Bob Spink picked up a Maccies in Swansea, Wales, oblivious to the fact it would soon become the most expensive drive-thru order of his life.
Unable to find a free spot at the fast food restaurant, he parked up at a nearby Starbucks, where he and his girlfriend spent 16 minutes tucking into their meals.
It was only later when the 50-year-old received the £100 fine in the post that he realised such penalties 'were a thing'.
Highlighting the 16-minute window he was parked in the bay, the parking charge notice read: "This charge relates to the period of parking specified above, the charge having been brought to the attention of the driver by clear signage in and around the Site at the time of parking."
The letter he received told him that if he paid the fine within 14 days it would be reduced to £60 ($74), so he paid it to avoid the bigger charge.

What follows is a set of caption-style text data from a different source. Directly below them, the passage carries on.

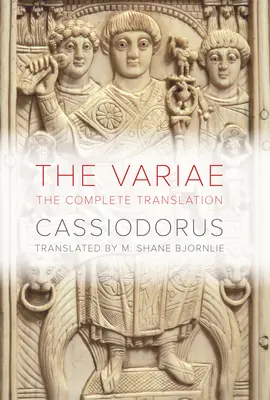 Les Variae : La traduction complète - The Variae: The Complete Translation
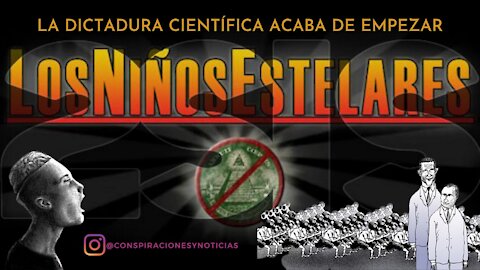 🎤Los Niños Estelares - La dictadura científica acaba de empezar🎶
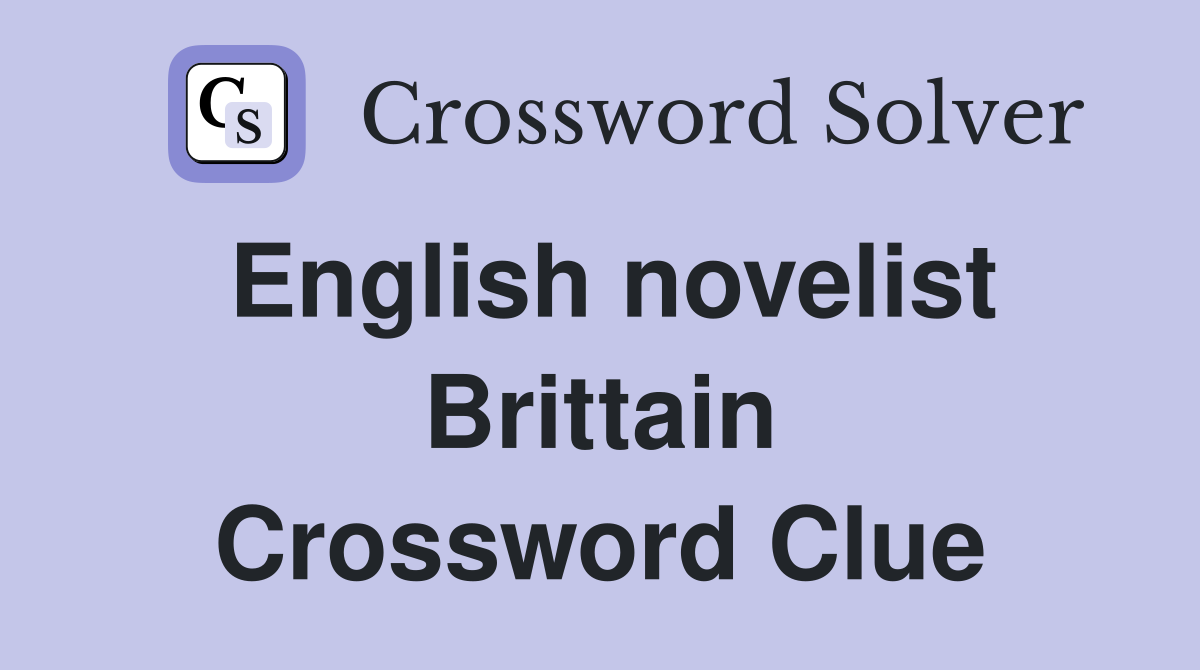 English novelist Brittain Crossword Clue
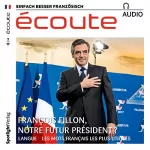 div.: Écoute Audio - François Fillon, notre futur président? 2/2017: Französisch lernen Audio - François Fillon, der nächste Präsident?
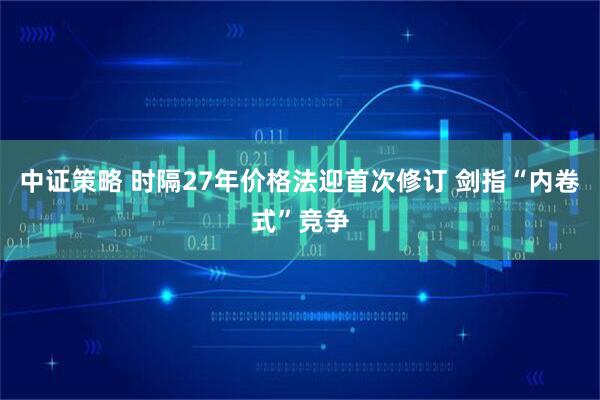 中证策略 时隔27年价格法迎首次修订 剑指“内卷式”竞争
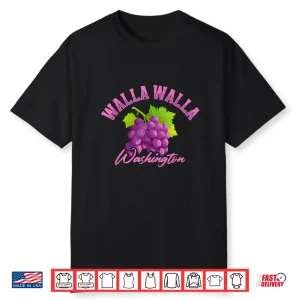 Walla Walla Washington   Bunch Of Grapes   Wine Tasting Shirt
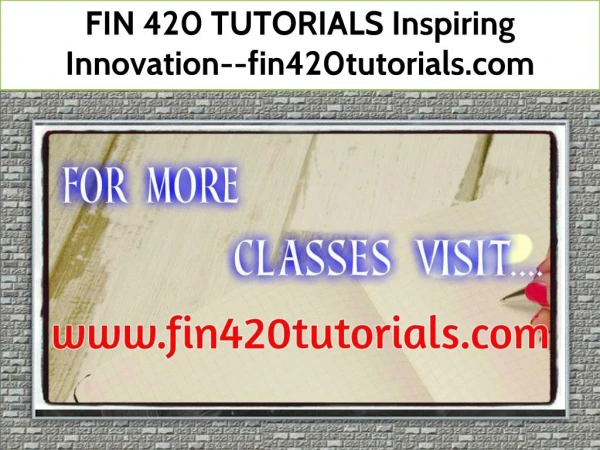 FIN 420 TUTORIALS Inspiring Innovation--fin420tutorials.com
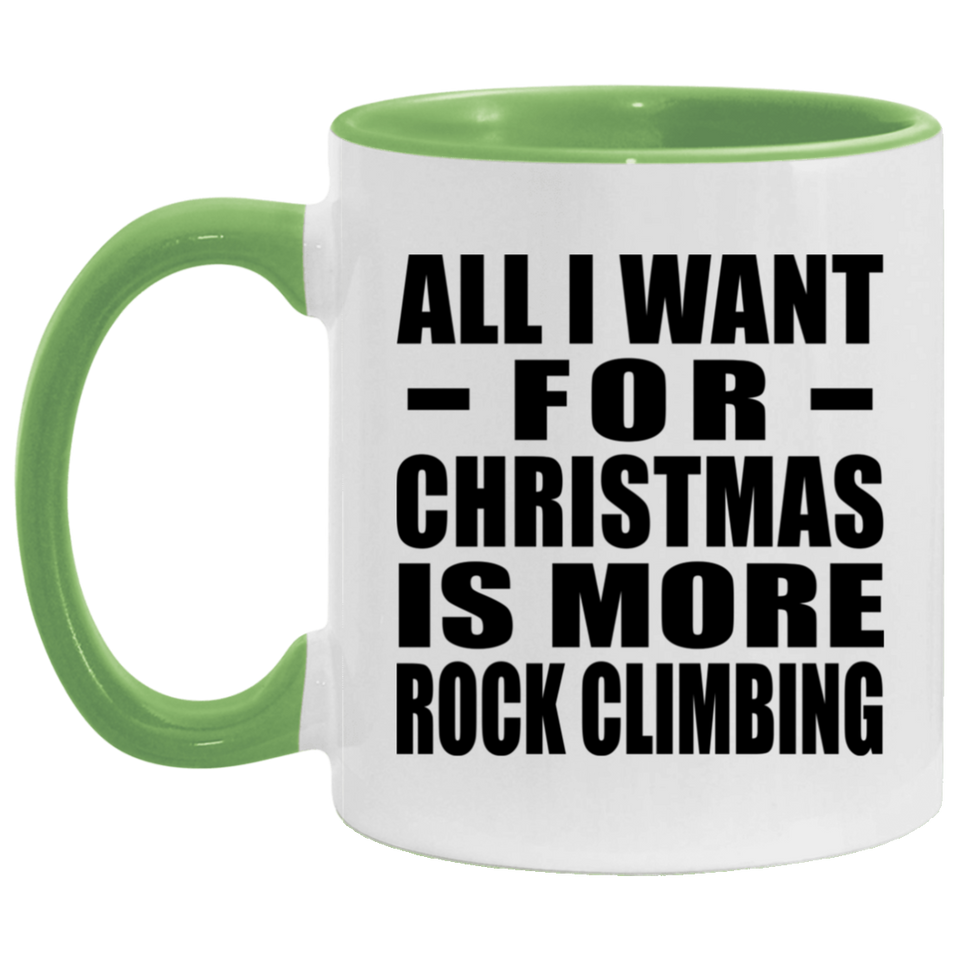 All I Want For Christmas Is More Rock Climbing - 11oz Accent Mug Green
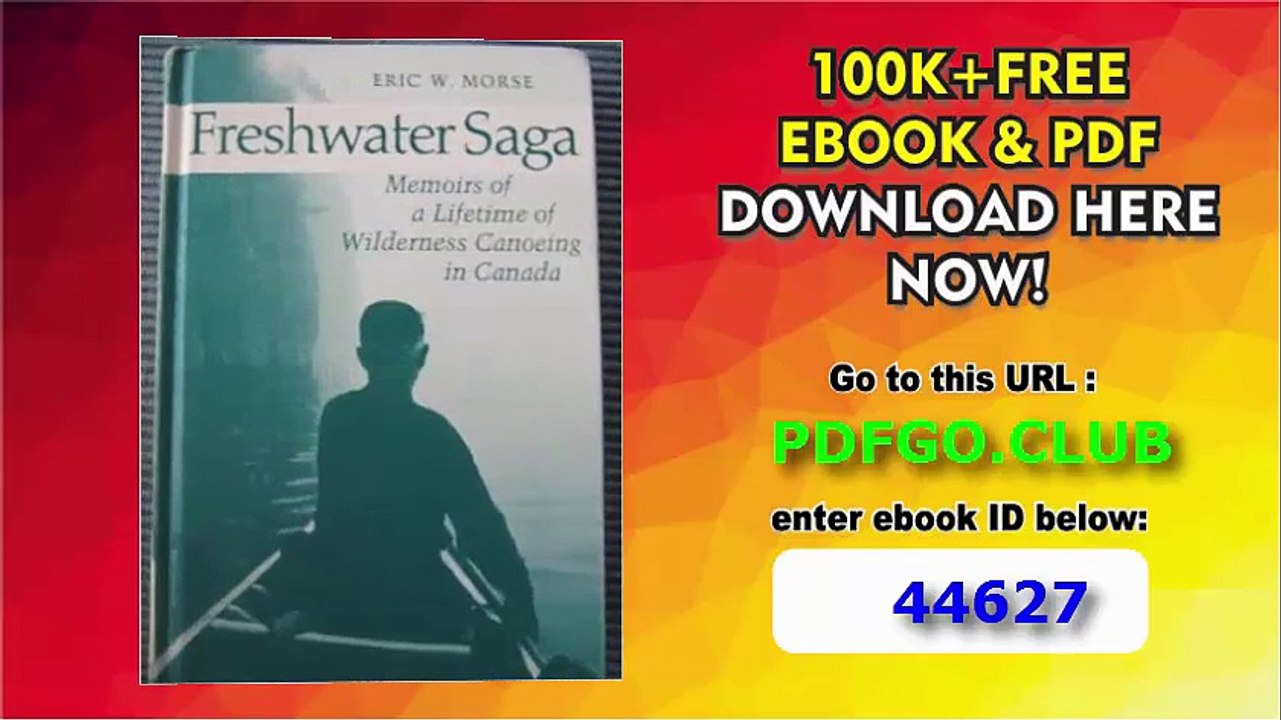 The Freshwater Saga_ Memoirs of a Lifetime of Wilderness Canoeing in Canada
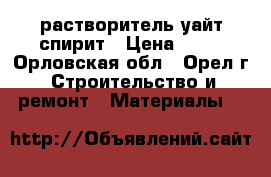 растворитель уайт спирит › Цена ­ 70 - Орловская обл., Орел г. Строительство и ремонт » Материалы   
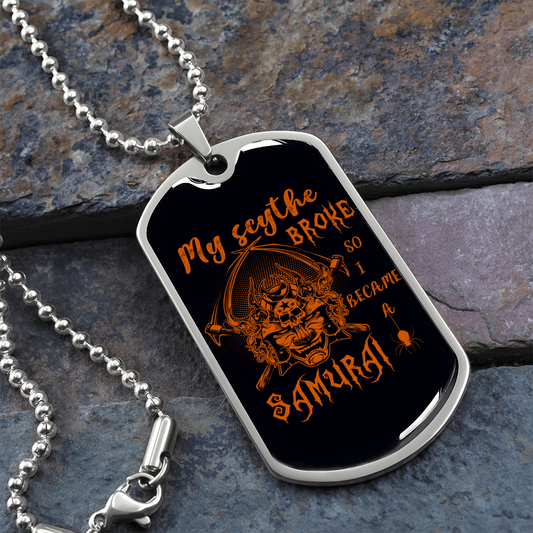 Samurai - My Scythe Broke So I Became A Samurai - Luxury Dog Tag - Military Ball Chain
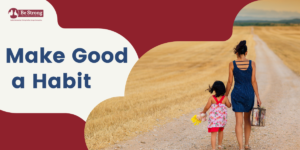 Make a Good Habit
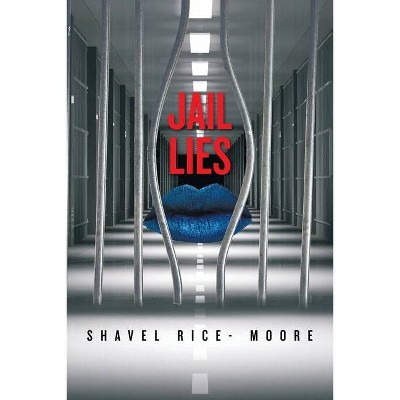 Jail Lies - by  Shavel Rice- Moore (Paperback)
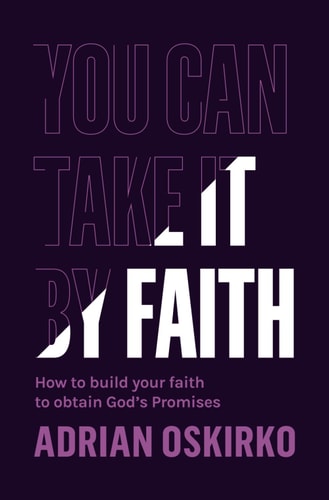 You Can Take It by Faith How to Build Your Faith to Obtain God's Pormises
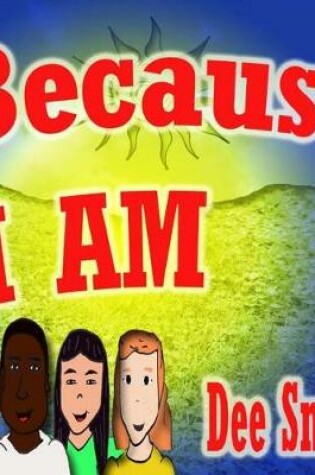 Cover of Because I AM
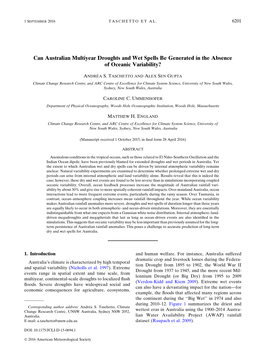 Can Australian Multiyear Droughts and Wet Spells Be Generated in the Absence of Oceanic Variability?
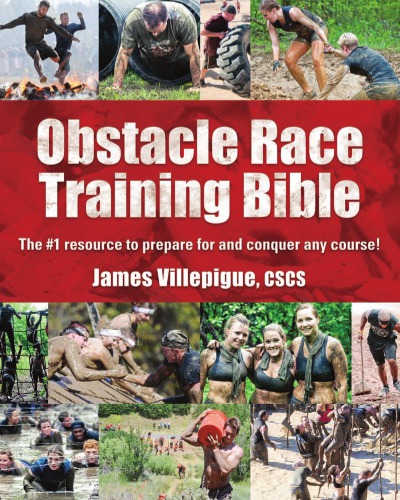 Obstacle Race Training Bible The 1 Resource To Prepare For And Conquer Any Course Villepigue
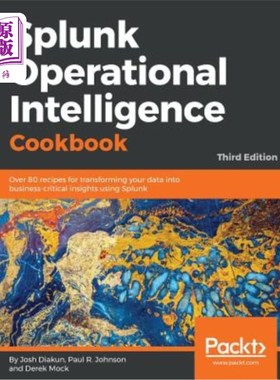 海外直订Splunk Operational Intelligence Cookbook - Third Edition: Over 80 recipes for tr Splunk操作智能食谱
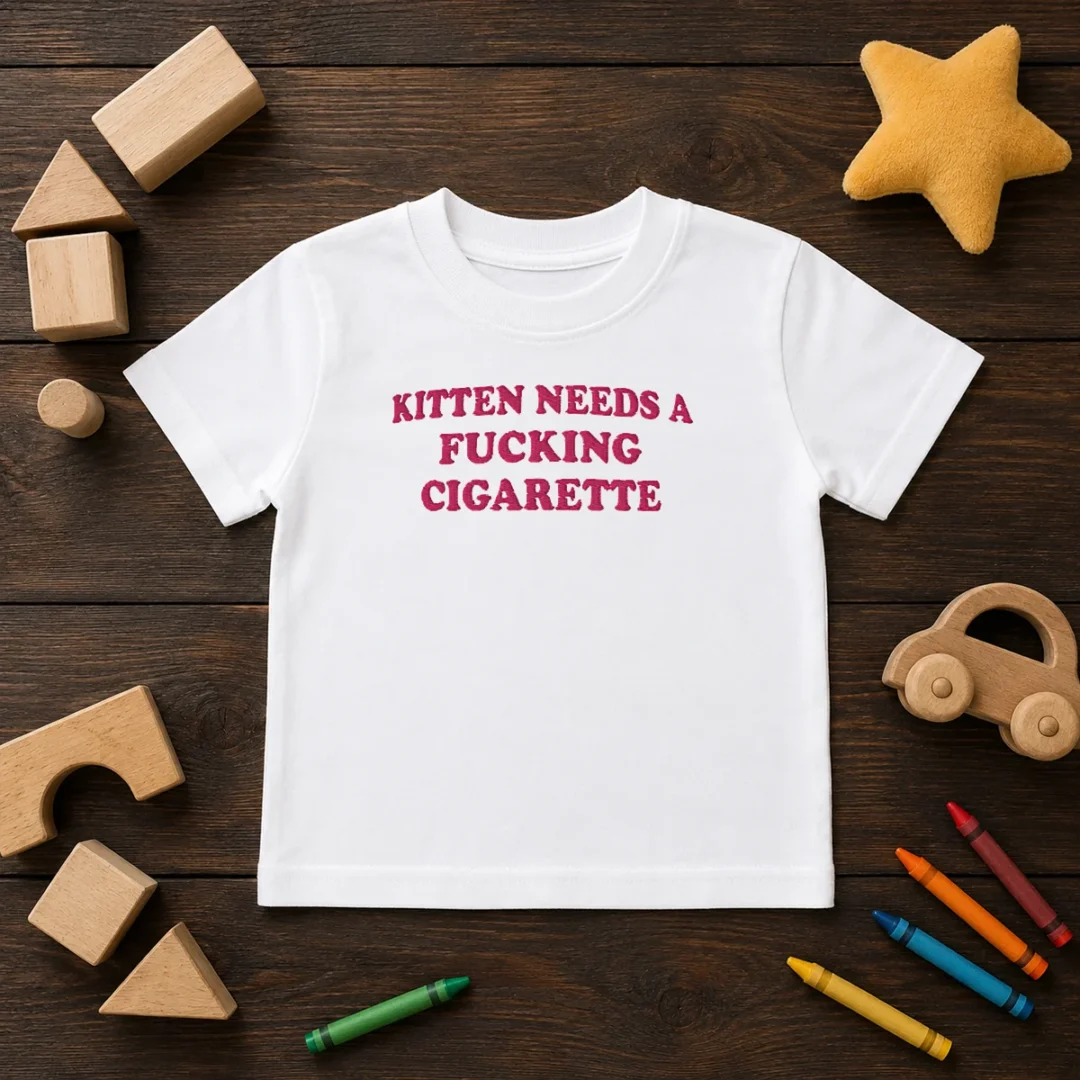 premium-embroidered-novelty-apparel-kitten-needs-a-fucking-cigarette-kids-t-shirt Premium Embroidered Novelty Apparel Kitten Needs A Fucking Cigarette Kids T-Shirt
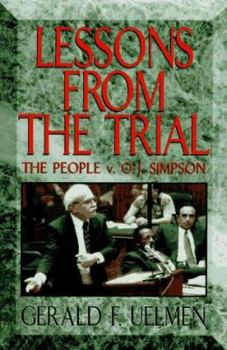 Hardcover Lessons from the Trial: The People V. O.J. Simpson Book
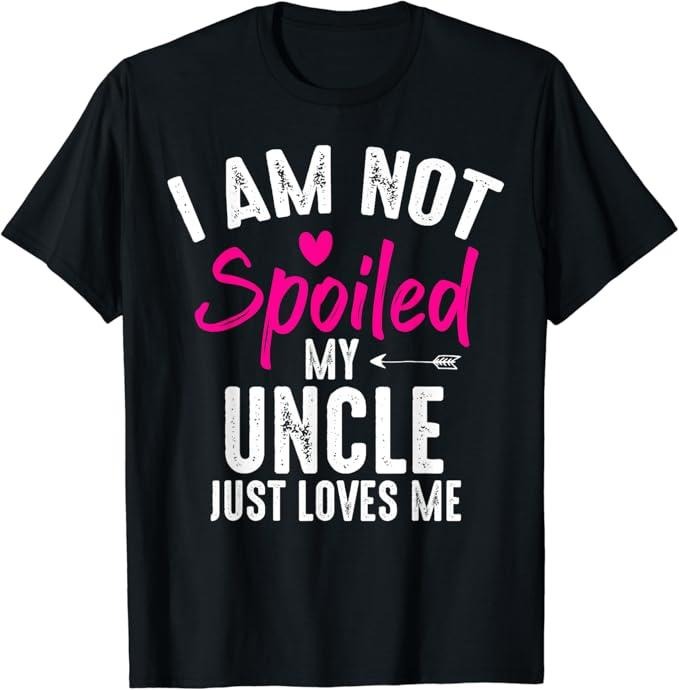 Funny Best Friend Shirts, Gift For Best Friend, I'm Not Spoiled My Uncle Loves Me Funny Family Best Friend T-Shirt...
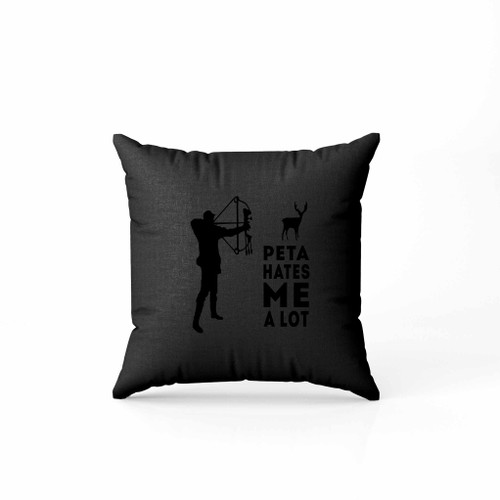 Bow Hunting Peta Hates Me Alot Deer Pillow Case Cover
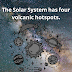 The Solar System has four volcanic hotspots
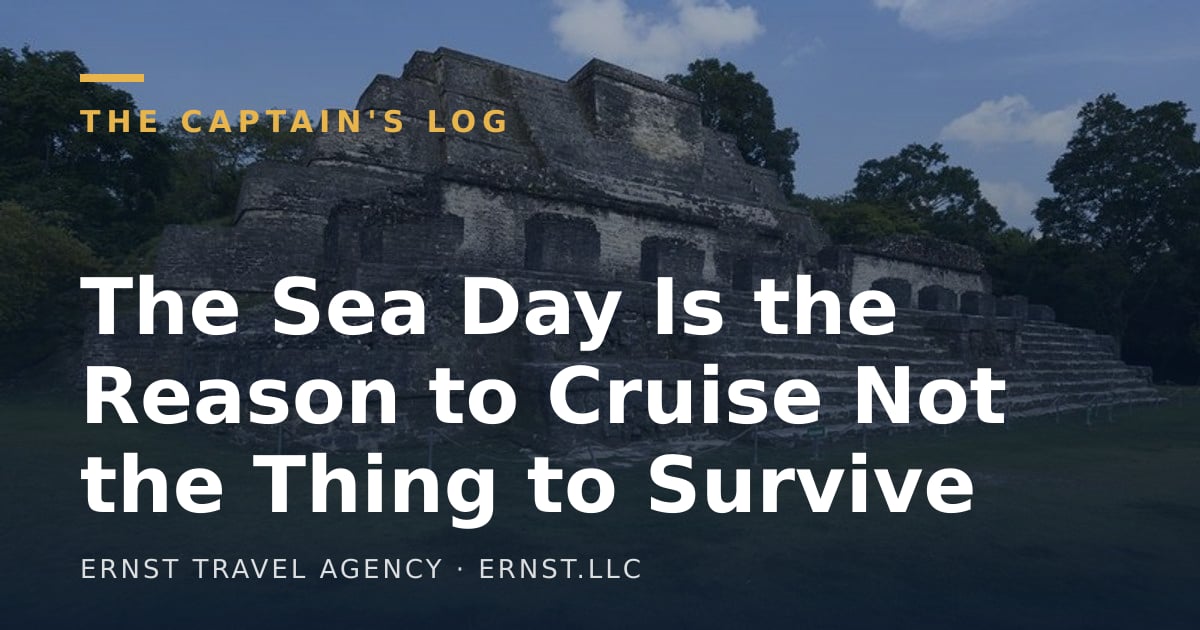 The Sea Day Is the Reason to Cruise Not the Thing to Survive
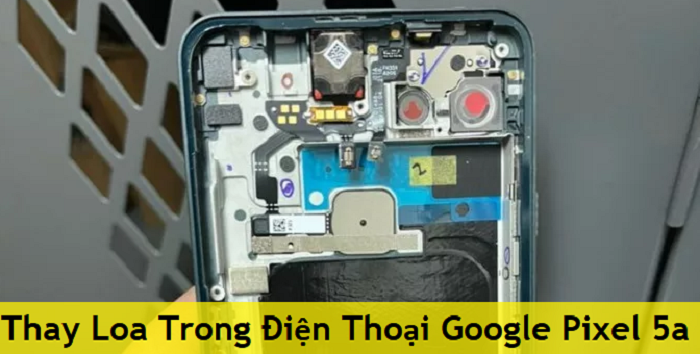 Thay Loa Trong Điện Thoại Google Pixel 5a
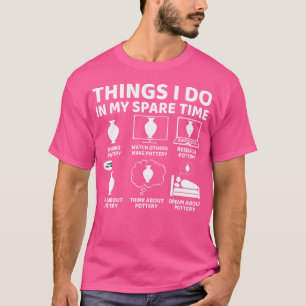 Sak I gör jag på min lediga tid... -... keramisk o T Shirt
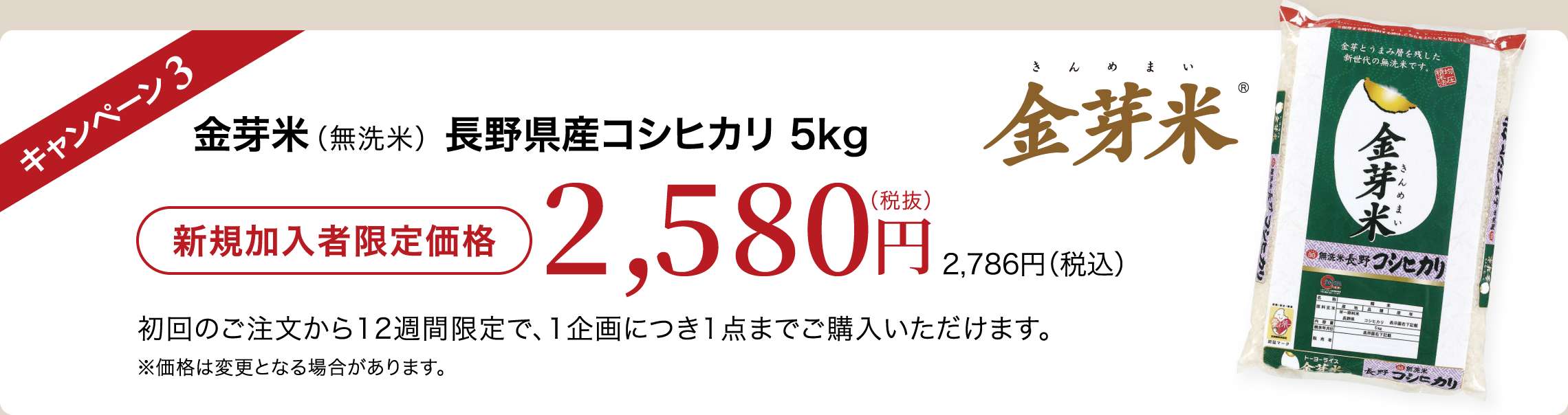 キャンペーン3 金芽米(無洗米)長野県産コシヒカリ5kg 新規加入者限定価格2,580円(税抜)2,786円(税込) 初回のご注文から12週間限定で、1企画につき1点までご購入いただけます。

Bob, from Bath, said: "We had only bought a £12 order from McDonald's and the car park was entirely full so we parked in Starbucks to eat, as there was plenty of space.
"It just feels like legalised theft, I haven't done anything wrong legally.
"I was baffled by it, we have just moved here and it's something you can't ignore as it only gets worse and increases the fee."
Bob subsequently posted the fine on social media, and other motorists said they had been burnt by the same thing.
"I shared it in the hope of making people aware and steer clear of the chain," Bob explained.
"We hadn't even left the car, the premise of a car park is to invite people in and it just feels like a con and I don't understand what they are trying to achieve and it doesn't look great for the chain to use a parking enforcement with such tactics."
Starbucks said the parking offence notice was the responsibility of National Parking Enforcement Ltd, but declined to comment further.
LADbible has contacted National Parking Enforcement Ltd for comment.